On a more positive note, I am enjoying hosting my colleague Dr. Sue Lanser at the University this week.  Sue is advising AQU during this academic year on improvements the University’s English language requirement.  We have had productive conversations together with faculty members, administrators, and outside organizations.  It is clear that motivation is high on campus to give students a stronger foundation in this area – which is vital to their continuing studies and to their longer-term career prospects.
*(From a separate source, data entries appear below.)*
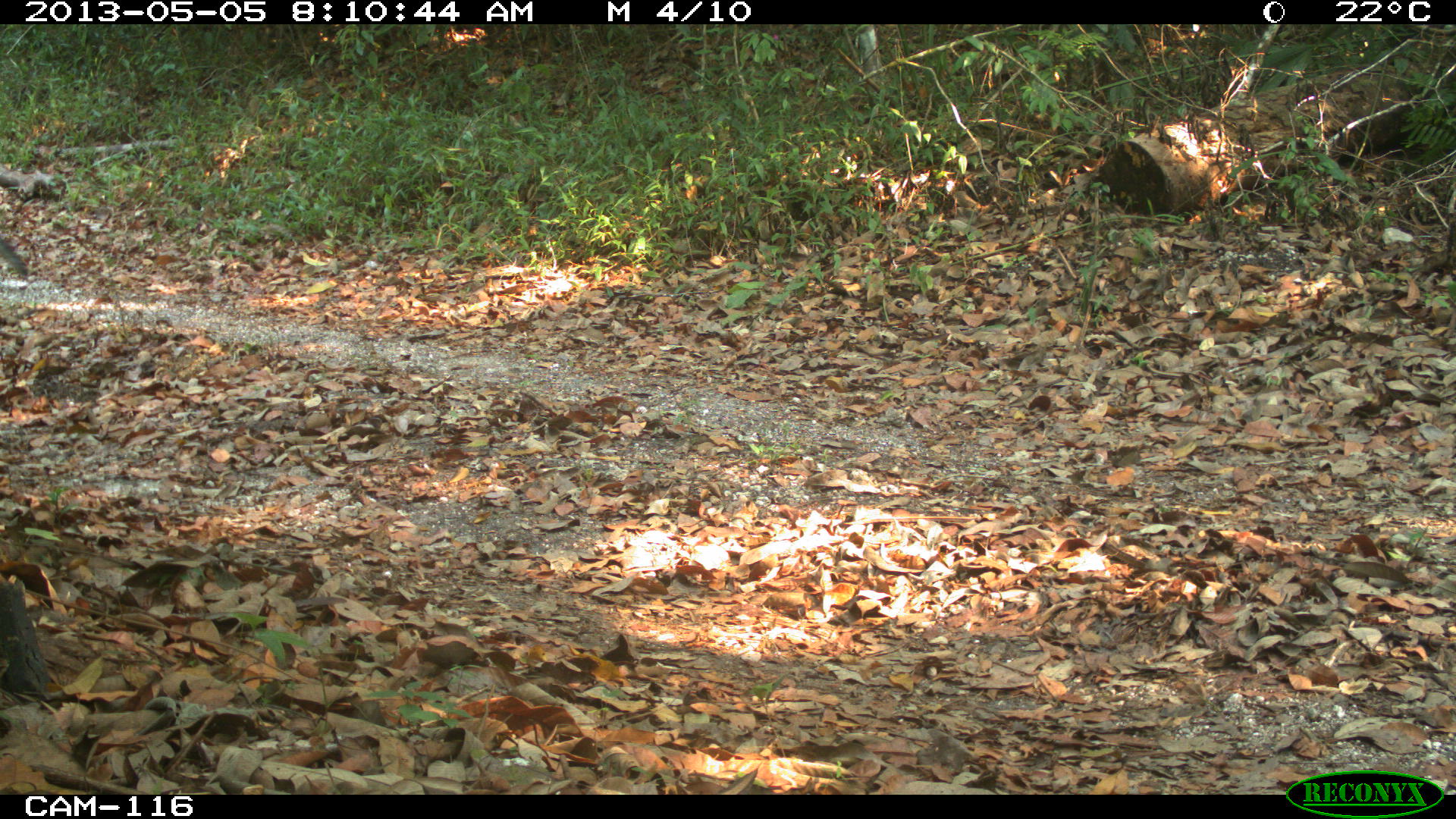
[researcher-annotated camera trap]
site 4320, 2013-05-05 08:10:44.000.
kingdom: Animalia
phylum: Chordata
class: Mammalia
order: Carnivora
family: Canidae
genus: Urocyon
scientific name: Urocyon cinereoargenteus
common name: gray fox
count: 1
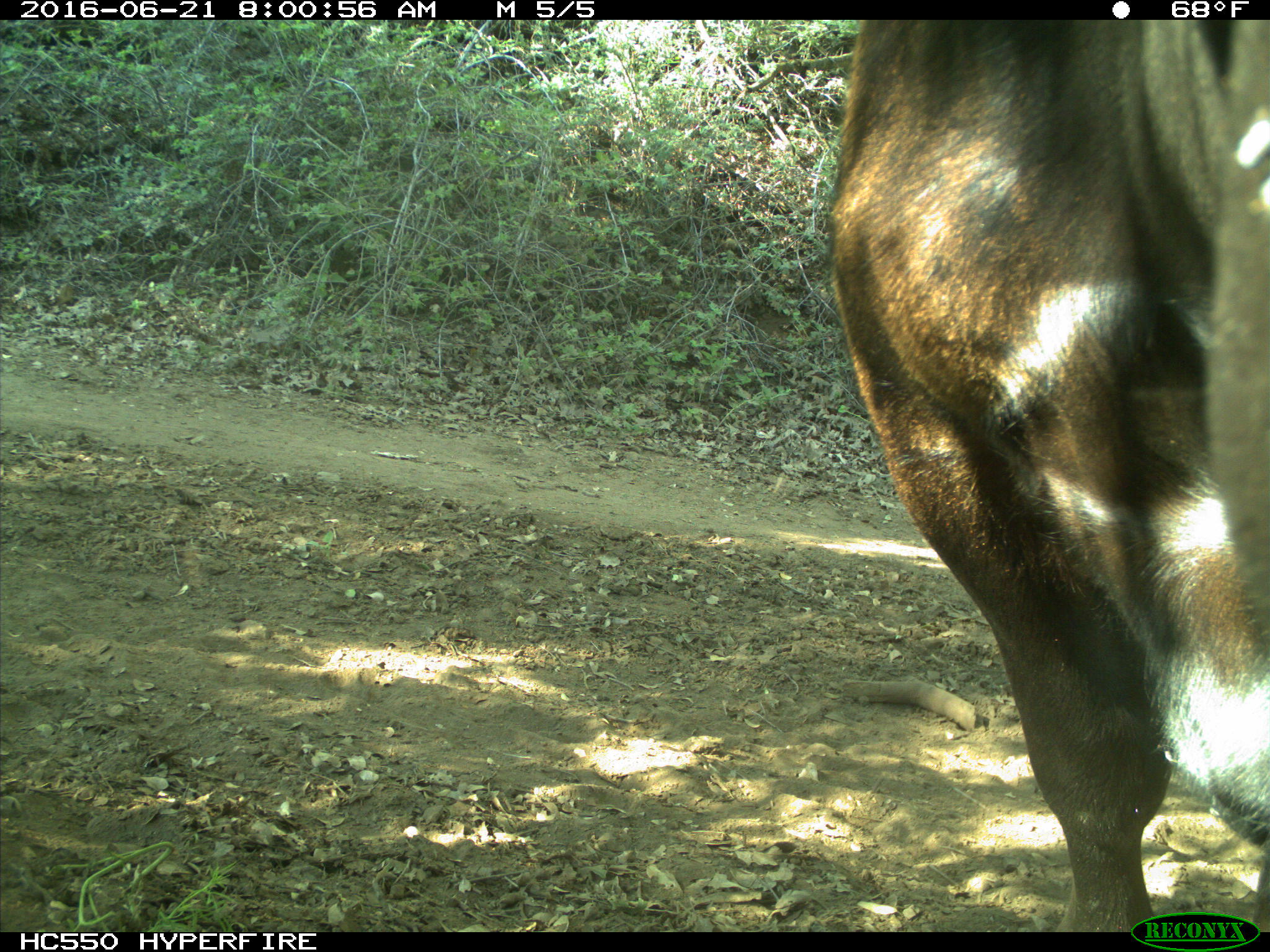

And also . . . The end of semester and the holiday season bring some sparks of joy to the Al-Quds University campus. img_3579 A highlight this week was the inter-faith Christmas celebration in the University’s central courtyard, organized by some active Christian students, and attended by the patriarch of the Orthodox Church in Jerusalem, as well as a prominent Muslim sheikh.  The event included a rousing performance of holiday music by a bagpipe band, a speech on the blessings of peace and mutual understanding by university president Dr. Imad Abu Kishek, and a very slim Santa Claus dispensing candy to all.   img_3583Student celebrations this week also included a ritual bath in the fountain in the center of campus – apparently celebrating the completion of an academic achievement.  Under challenging circumstances, the spirit and values of Al-Quds University make themselves felt.